I talked to the anesthesiologist the entire time while we were getting ready. I told her about my recent promotion at work, she was from Correctionville so we talked about that for a while. She asked how my work was accommodating my crazy schedule with the appts, which they have been totally awesome! When the doctor came in, we just carried on conversation the entire time. I had told the nurse about the book I planned on writing, "Are You F*n Kidding Me?" They thought it was hilarious, Dr. Volz said he would buy a copy. And then proceeded to say the title of the book over and over, which was kinda funny but a little scarey considering he was laughing, with a scalpal in his hand! It was good conversation and I'm not sure if its ok to say I had fun? I felt it a few times, mainly when they threaded the catheter over the collarbone and towards my heart. But nothing too bad. When it was all over, Dr. Volz said he was going to talk to my mom.

◆ **EXTRACTED DATA**:
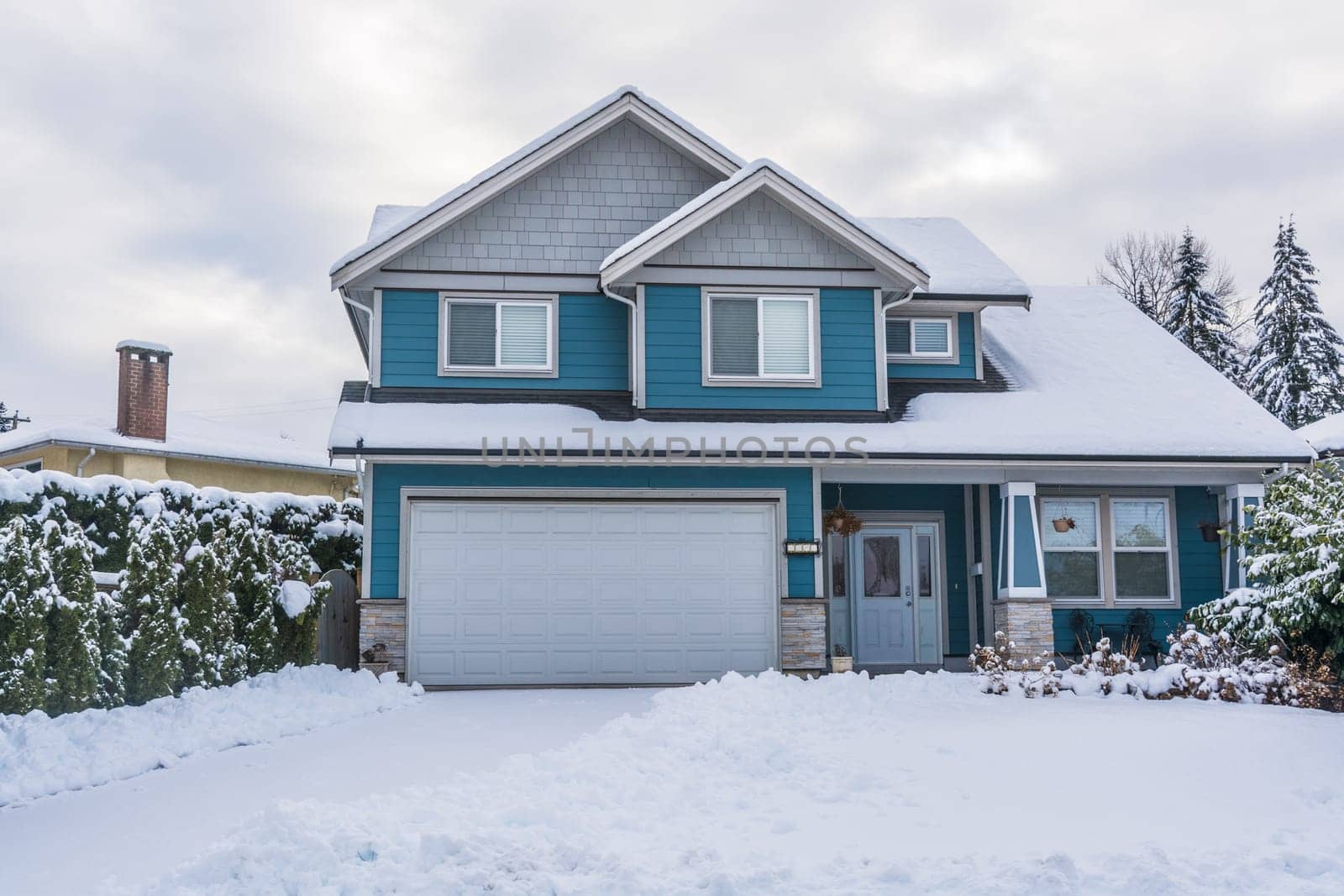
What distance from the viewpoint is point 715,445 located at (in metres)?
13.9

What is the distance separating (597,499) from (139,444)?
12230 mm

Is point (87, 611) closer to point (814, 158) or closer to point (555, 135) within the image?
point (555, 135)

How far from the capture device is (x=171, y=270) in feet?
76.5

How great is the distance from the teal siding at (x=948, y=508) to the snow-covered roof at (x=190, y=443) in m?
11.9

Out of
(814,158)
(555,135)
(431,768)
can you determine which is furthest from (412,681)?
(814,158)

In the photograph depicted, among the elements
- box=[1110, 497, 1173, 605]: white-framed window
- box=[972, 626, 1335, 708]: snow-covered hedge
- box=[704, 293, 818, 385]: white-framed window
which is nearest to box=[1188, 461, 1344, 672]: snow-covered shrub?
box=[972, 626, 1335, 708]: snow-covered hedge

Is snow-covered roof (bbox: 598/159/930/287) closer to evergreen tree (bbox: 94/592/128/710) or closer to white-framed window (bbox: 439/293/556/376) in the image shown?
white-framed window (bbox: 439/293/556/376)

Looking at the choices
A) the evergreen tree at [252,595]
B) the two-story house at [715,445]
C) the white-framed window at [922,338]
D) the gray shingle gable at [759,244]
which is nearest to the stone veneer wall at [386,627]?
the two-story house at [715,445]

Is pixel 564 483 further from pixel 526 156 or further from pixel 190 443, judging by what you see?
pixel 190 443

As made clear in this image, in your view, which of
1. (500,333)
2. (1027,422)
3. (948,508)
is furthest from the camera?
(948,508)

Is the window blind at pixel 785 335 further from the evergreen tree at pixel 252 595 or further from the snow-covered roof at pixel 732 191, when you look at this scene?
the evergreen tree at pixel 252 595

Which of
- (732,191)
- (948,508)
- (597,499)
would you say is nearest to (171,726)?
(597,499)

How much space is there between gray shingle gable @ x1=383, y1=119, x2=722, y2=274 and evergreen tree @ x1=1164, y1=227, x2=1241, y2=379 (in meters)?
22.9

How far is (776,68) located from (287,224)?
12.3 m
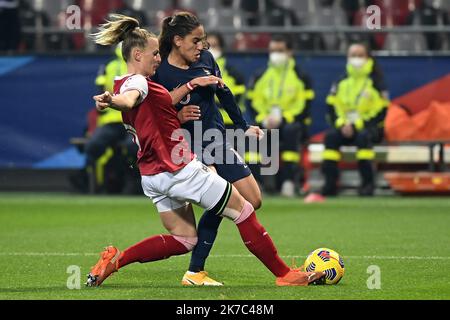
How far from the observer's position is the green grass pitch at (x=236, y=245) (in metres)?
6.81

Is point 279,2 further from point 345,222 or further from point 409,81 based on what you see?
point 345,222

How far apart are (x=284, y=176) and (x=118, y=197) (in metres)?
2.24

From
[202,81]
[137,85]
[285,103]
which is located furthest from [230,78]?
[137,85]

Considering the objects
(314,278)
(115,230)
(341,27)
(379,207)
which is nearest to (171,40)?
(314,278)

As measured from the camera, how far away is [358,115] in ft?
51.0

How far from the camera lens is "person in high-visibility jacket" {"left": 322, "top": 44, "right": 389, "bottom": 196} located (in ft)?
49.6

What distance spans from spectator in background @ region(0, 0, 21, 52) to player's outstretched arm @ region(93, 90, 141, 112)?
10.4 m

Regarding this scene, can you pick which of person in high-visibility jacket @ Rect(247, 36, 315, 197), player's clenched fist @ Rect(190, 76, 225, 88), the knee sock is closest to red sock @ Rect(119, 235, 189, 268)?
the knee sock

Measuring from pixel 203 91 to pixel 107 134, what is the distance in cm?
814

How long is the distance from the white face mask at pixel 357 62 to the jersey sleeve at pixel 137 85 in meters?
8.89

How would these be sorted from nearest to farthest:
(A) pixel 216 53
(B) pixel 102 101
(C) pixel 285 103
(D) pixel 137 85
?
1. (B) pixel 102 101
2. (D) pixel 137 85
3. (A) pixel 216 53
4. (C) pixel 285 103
==
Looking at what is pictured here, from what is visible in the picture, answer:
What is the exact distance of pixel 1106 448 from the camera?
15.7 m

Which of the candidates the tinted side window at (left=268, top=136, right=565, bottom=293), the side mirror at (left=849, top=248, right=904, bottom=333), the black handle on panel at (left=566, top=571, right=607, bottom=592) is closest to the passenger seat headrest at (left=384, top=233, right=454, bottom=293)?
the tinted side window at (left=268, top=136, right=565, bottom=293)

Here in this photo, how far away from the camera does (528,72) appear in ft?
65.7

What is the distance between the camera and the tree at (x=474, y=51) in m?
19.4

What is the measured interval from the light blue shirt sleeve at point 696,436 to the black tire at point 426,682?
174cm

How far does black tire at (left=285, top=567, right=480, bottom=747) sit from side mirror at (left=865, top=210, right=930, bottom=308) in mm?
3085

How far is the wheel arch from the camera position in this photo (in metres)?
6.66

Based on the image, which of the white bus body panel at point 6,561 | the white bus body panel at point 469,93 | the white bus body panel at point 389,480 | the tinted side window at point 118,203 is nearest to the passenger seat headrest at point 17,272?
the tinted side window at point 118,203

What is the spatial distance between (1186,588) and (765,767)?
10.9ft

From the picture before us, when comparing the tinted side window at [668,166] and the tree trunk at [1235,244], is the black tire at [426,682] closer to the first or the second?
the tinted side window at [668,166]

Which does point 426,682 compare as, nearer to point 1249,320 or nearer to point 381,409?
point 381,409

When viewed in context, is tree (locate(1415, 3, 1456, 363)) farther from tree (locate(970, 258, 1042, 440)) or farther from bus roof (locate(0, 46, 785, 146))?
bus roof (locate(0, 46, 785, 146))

◆ **PROBLEM 1**: From the account of the procedure, list every topic the narrator says was discussed with the anesthesiologist.
◆ **PROBLEM 2**:
For each statement, say whether it agrees with the account of the procedure, and quote the words from the account that decide it:
(a) The anesthesiologist was from Correctionville.
(b) The narrator felt nothing at all during the procedure.
(c) Dr. Volz said he would buy a copy of the planned book.
◆ **PROBLEM 3**: Write the next part of the account of the procedure, continuing from its last sentence.

◆ **ANSWER AREA 1**:
- The narrator's recent promotion at work
- Correctionville, where the anesthesiologist was from
- How the narrator's work was accommodating the schedule with the appointments

◆ **ANSWER AREA 2**:
(a) Yes: "she was from Correctionville"
(b) No: "I felt it a few times, mainly when they threaded the catheter over the collarbone and towards my heart."
(c) Yes: "Dr. Volz said he would buy a copy."

◆ **ANSWER AREA 3**:
I was a little sore that night but didn't have too many problems. Steph came over that night and I was trying to find something to wear to cover the giant gauze pads that were on my neck and chest. I had tried on several things but I was very self concious of it showing in all of them. That night I went to bed and about 45 minutes later, the door bell rang. It was nearly 11 Pm, Kim got up and answered the door, no one was there but a bag of clothes and a note from "The Cancer Fairey". Steph had gone and bought me two scarves and matching tops so my patches didn't show. Tear!...
The next day I went to work because we were meeting with insurance companies who had put in bids for us to renew our contract with them. I really wanted to be there for that, and no one told me I couldn't work or what kind of recovery would be involved. I was sitting in the meeting across from my boss and soon-to-be boss. I was really starting to feel bad, hot, sore and just miserable. After the meeting my boss asked me if I needed to go home and I just said YES and Tiffney drove me home.
It took quite a while to heal up, I could feel it when I talked, coughed, laughed, turned my head, rolled over in bed, all the time. I hated it!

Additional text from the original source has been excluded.